■ Given problem ■
Print the listing below word for word, starting at the line that contains "Looking at these options —" and ending at the listing's last line, with both of those lines included. Leave out the pictures.

■ Excerpted data ■
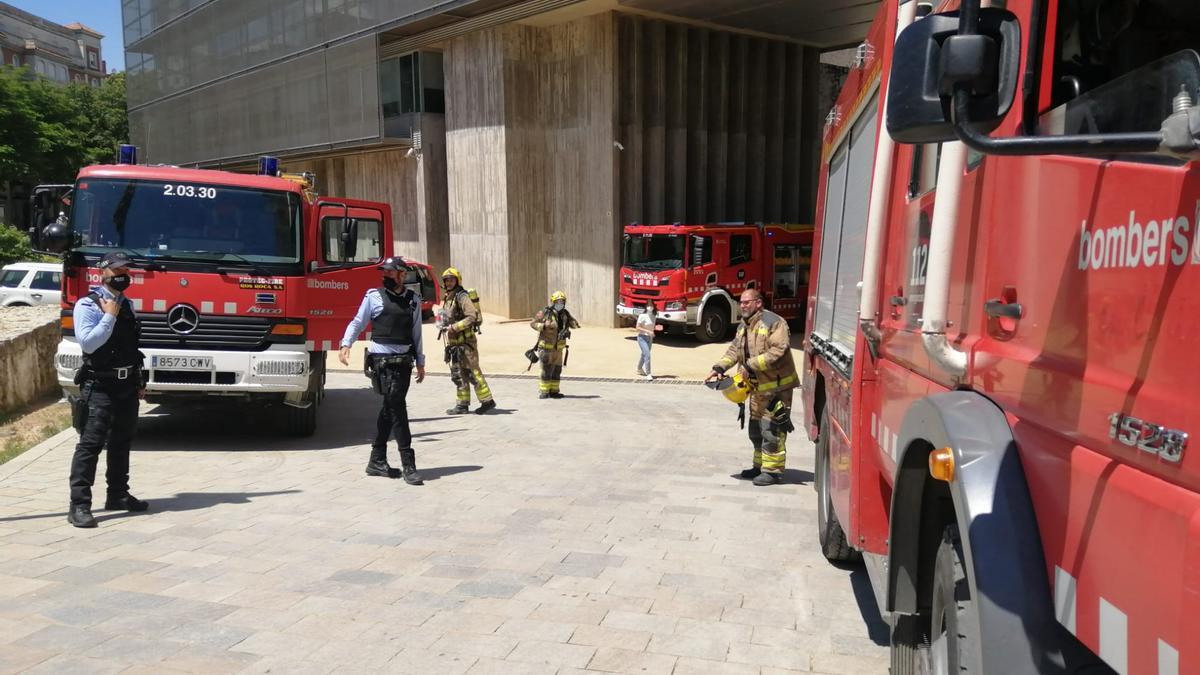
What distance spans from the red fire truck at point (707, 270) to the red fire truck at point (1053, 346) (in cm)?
1725

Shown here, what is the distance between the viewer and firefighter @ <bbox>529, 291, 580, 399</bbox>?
12312 mm

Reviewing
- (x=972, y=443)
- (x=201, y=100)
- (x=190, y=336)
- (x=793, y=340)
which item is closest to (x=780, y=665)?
(x=972, y=443)

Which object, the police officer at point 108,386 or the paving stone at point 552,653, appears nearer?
the paving stone at point 552,653

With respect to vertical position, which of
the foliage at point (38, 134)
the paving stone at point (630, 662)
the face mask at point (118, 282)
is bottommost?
the paving stone at point (630, 662)

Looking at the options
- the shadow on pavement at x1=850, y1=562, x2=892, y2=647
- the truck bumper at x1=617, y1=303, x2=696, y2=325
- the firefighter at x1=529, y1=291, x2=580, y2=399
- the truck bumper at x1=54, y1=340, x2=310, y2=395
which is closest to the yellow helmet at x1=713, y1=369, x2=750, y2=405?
the shadow on pavement at x1=850, y1=562, x2=892, y2=647

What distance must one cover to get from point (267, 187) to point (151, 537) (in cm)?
406

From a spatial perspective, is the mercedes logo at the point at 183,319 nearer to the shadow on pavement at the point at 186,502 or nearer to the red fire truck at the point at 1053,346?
the shadow on pavement at the point at 186,502

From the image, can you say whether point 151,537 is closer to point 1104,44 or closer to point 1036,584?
point 1036,584

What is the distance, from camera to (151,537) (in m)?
5.49

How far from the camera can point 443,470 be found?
7.75m

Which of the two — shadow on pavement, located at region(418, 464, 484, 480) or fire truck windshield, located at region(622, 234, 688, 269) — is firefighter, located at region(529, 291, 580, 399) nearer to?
shadow on pavement, located at region(418, 464, 484, 480)

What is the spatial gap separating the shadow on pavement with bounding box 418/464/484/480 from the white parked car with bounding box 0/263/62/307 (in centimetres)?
1517

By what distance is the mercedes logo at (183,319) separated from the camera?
7.97 meters

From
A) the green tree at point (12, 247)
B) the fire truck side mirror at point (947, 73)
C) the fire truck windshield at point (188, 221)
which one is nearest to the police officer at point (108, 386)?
the fire truck windshield at point (188, 221)
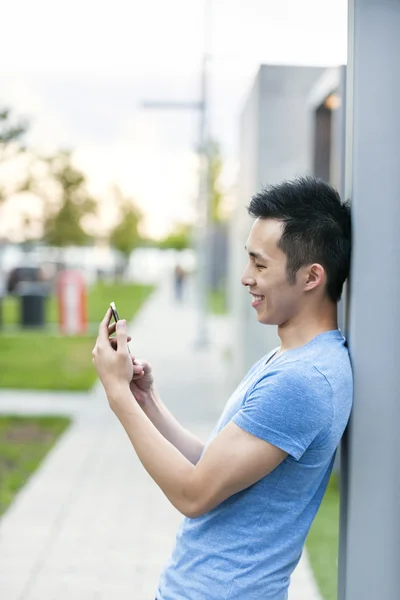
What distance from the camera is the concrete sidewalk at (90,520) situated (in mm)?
5223

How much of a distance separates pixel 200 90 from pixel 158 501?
48.4ft

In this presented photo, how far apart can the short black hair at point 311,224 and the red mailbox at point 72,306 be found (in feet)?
63.8

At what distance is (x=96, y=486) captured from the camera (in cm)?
753

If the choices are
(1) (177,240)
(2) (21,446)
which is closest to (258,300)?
(2) (21,446)

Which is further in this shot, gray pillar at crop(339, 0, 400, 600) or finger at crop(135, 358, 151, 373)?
Result: finger at crop(135, 358, 151, 373)

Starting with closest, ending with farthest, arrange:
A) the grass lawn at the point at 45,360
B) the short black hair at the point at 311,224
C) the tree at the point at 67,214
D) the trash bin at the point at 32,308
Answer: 1. the short black hair at the point at 311,224
2. the grass lawn at the point at 45,360
3. the trash bin at the point at 32,308
4. the tree at the point at 67,214

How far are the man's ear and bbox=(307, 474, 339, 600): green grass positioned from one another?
359 cm

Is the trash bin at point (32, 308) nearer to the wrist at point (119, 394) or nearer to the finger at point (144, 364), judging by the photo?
the finger at point (144, 364)

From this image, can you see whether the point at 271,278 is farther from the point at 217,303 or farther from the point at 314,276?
the point at 217,303

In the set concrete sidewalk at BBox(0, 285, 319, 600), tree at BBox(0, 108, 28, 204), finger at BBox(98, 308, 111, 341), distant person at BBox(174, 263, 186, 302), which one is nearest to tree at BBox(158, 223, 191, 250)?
distant person at BBox(174, 263, 186, 302)

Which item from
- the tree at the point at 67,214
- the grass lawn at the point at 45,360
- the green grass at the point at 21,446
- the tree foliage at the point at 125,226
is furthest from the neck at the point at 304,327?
the tree foliage at the point at 125,226

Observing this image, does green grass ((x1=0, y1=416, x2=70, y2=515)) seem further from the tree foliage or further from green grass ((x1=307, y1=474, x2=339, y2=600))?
the tree foliage

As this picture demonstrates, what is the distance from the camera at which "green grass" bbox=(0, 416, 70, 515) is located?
24.9 feet

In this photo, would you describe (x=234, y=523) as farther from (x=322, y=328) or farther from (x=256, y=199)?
(x=256, y=199)
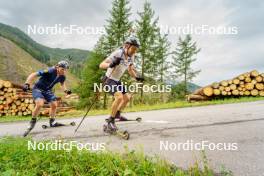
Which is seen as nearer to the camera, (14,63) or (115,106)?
(115,106)

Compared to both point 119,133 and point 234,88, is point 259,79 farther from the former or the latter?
point 119,133

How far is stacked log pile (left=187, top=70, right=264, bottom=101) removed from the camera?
49.7 feet

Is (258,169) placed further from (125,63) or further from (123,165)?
(125,63)

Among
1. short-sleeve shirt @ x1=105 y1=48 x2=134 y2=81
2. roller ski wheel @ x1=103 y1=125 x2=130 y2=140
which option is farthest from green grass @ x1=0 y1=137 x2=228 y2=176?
short-sleeve shirt @ x1=105 y1=48 x2=134 y2=81

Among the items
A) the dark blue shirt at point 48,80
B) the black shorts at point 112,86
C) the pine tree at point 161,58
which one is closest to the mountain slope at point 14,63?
the pine tree at point 161,58

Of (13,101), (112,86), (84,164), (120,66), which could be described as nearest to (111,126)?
(112,86)

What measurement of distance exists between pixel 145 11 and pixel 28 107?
18367 millimetres

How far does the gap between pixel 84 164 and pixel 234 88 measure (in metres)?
12.7

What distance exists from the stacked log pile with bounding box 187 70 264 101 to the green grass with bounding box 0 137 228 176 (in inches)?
453

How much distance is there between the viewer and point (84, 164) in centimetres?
418

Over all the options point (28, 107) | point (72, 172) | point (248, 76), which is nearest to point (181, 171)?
point (72, 172)

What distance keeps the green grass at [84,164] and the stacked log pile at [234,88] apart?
11.5 m

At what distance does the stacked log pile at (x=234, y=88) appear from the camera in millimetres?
15141

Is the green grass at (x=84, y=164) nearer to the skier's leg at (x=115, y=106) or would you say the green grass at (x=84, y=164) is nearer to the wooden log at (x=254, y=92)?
the skier's leg at (x=115, y=106)
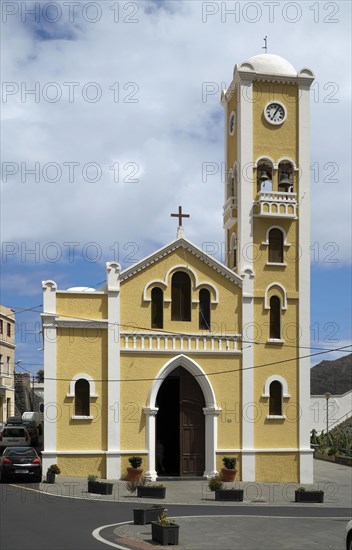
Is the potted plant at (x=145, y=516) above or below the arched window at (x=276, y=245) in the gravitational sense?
below

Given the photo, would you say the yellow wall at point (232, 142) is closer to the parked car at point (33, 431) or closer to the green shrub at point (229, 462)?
the green shrub at point (229, 462)

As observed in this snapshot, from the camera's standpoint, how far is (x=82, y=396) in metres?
35.0

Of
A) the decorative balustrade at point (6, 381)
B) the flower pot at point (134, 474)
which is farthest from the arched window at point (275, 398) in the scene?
the decorative balustrade at point (6, 381)

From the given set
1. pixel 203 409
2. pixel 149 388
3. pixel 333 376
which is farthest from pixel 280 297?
pixel 333 376

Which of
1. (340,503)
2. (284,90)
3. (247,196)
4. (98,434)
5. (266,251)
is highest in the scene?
(284,90)

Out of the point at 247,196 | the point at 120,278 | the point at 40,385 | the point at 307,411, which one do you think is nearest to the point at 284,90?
the point at 247,196

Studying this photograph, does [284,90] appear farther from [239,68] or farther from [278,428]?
[278,428]

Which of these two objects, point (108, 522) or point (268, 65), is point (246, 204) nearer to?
point (268, 65)

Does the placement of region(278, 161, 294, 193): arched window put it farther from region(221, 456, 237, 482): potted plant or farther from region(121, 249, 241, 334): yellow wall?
region(221, 456, 237, 482): potted plant

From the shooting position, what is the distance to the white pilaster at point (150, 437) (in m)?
34.8

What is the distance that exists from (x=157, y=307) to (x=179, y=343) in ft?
5.99

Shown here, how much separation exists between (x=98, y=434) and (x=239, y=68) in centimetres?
1732

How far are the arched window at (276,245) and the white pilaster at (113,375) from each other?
7.49 meters

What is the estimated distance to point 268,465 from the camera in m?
36.3
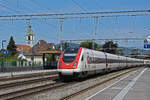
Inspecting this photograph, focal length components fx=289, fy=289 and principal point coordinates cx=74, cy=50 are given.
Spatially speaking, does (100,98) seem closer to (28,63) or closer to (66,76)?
(66,76)

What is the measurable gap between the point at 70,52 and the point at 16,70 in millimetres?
18245

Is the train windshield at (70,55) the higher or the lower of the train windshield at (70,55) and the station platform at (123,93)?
the higher

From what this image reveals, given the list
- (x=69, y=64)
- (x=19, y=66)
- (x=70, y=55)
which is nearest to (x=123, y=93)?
(x=69, y=64)

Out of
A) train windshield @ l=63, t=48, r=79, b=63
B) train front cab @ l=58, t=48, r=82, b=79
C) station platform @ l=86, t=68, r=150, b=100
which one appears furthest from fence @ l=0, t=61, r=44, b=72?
station platform @ l=86, t=68, r=150, b=100

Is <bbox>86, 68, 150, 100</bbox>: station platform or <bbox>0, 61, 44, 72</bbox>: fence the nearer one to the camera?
<bbox>86, 68, 150, 100</bbox>: station platform

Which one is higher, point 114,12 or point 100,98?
point 114,12

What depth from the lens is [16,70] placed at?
40.2 m

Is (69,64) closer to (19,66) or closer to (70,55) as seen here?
(70,55)

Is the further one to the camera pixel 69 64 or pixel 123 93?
pixel 69 64

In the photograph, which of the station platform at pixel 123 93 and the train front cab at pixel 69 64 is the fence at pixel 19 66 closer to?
the train front cab at pixel 69 64

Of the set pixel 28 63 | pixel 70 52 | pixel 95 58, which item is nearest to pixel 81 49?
pixel 70 52

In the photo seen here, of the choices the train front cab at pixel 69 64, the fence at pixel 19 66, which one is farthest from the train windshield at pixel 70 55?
the fence at pixel 19 66

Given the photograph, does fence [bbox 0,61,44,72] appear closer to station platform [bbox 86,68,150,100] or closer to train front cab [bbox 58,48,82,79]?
train front cab [bbox 58,48,82,79]

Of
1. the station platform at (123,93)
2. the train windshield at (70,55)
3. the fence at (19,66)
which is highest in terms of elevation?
the train windshield at (70,55)
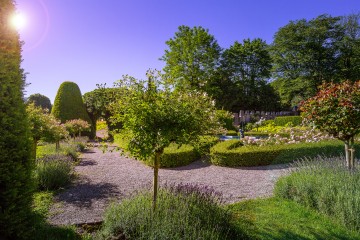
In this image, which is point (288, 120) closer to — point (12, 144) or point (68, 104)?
point (68, 104)

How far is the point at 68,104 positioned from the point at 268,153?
54.6 ft

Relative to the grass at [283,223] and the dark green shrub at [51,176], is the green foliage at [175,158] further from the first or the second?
the grass at [283,223]

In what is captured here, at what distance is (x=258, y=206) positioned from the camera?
549cm

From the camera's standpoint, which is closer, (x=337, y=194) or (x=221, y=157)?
(x=337, y=194)

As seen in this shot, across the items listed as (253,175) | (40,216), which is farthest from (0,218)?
(253,175)

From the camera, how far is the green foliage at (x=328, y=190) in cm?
461

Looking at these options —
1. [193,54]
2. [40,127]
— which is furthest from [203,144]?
[193,54]

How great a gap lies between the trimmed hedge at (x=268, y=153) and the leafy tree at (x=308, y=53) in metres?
20.2

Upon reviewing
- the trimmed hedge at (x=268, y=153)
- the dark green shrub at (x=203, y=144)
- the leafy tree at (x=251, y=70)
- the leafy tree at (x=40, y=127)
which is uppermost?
the leafy tree at (x=251, y=70)

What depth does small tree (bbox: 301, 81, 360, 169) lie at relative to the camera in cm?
639

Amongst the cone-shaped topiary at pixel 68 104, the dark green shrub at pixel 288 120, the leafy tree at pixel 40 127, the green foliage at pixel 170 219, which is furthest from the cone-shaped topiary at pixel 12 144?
the dark green shrub at pixel 288 120

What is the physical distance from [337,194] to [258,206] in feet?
4.74

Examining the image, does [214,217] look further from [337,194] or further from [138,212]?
[337,194]

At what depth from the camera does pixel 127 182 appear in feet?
25.1
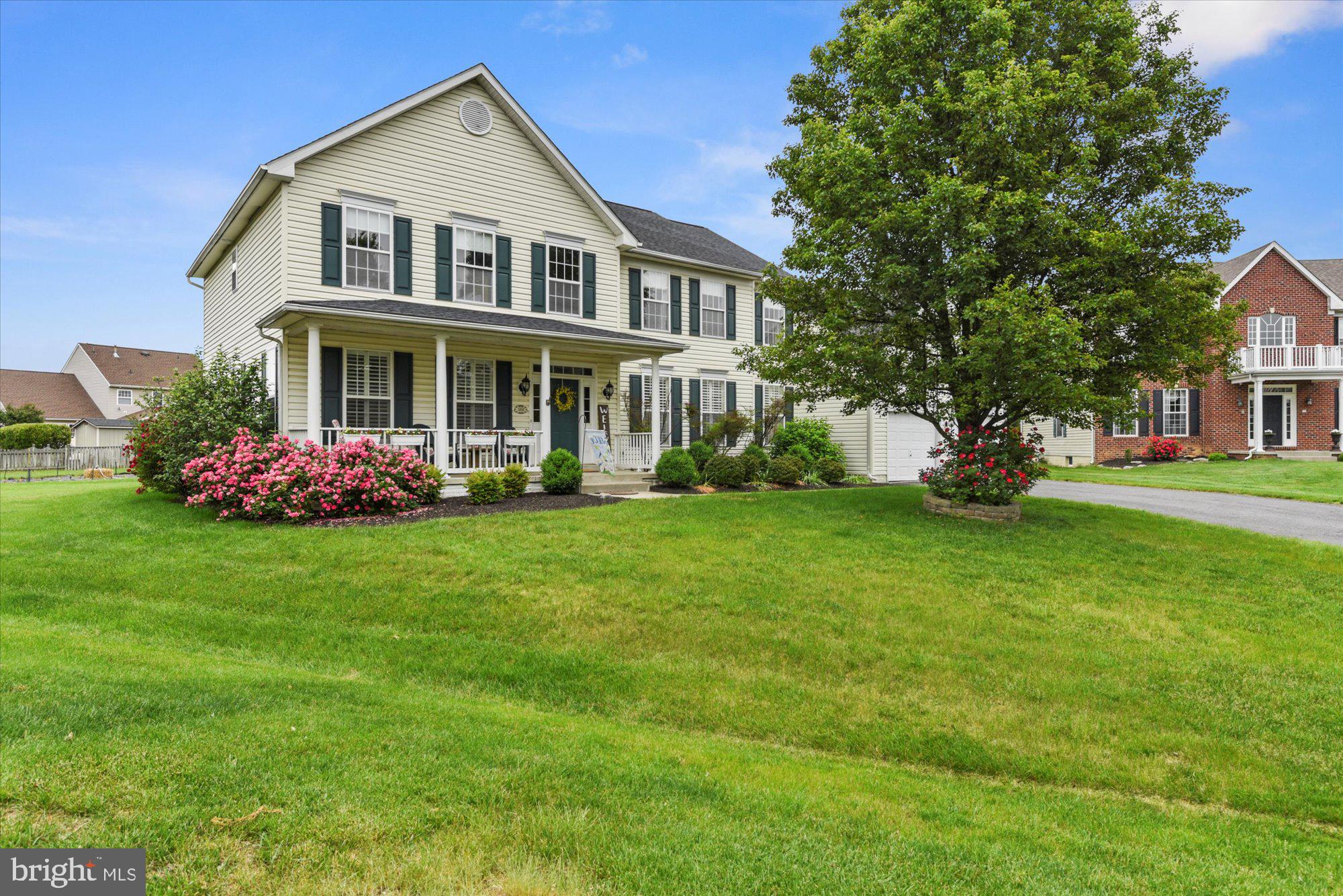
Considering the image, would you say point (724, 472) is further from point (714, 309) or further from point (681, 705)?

■ Answer for this exercise ■
Looking at these options —
1. [193,54]
2. [40,127]
— which is furthest from [203,144]?
[193,54]

How great a gap lies between the trimmed hedge at (x=268, y=153) and the leafy tree at (x=308, y=53) in metres?
20.2

Upon reviewing
- the trimmed hedge at (x=268, y=153)
- the dark green shrub at (x=203, y=144)
- the leafy tree at (x=251, y=70)
- the leafy tree at (x=40, y=127)
which is uppermost?
the leafy tree at (x=251, y=70)

What depth does small tree (bbox: 301, 81, 360, 169) lie at relative to the camera in cm?
639

Amongst the cone-shaped topiary at pixel 68 104, the dark green shrub at pixel 288 120, the leafy tree at pixel 40 127, the green foliage at pixel 170 219, which is furthest from the cone-shaped topiary at pixel 12 144?
the dark green shrub at pixel 288 120

What is the physical distance from [337,194] to [258,206] in feet?
4.74

Examining the image, does [214,217] look further from [337,194] or further from [138,212]?
[337,194]

At what depth from the camera does pixel 127 182 appear in feet?
25.1
Considering the image, would you say point (724, 472) is further from point (714, 309) or further from point (681, 705)?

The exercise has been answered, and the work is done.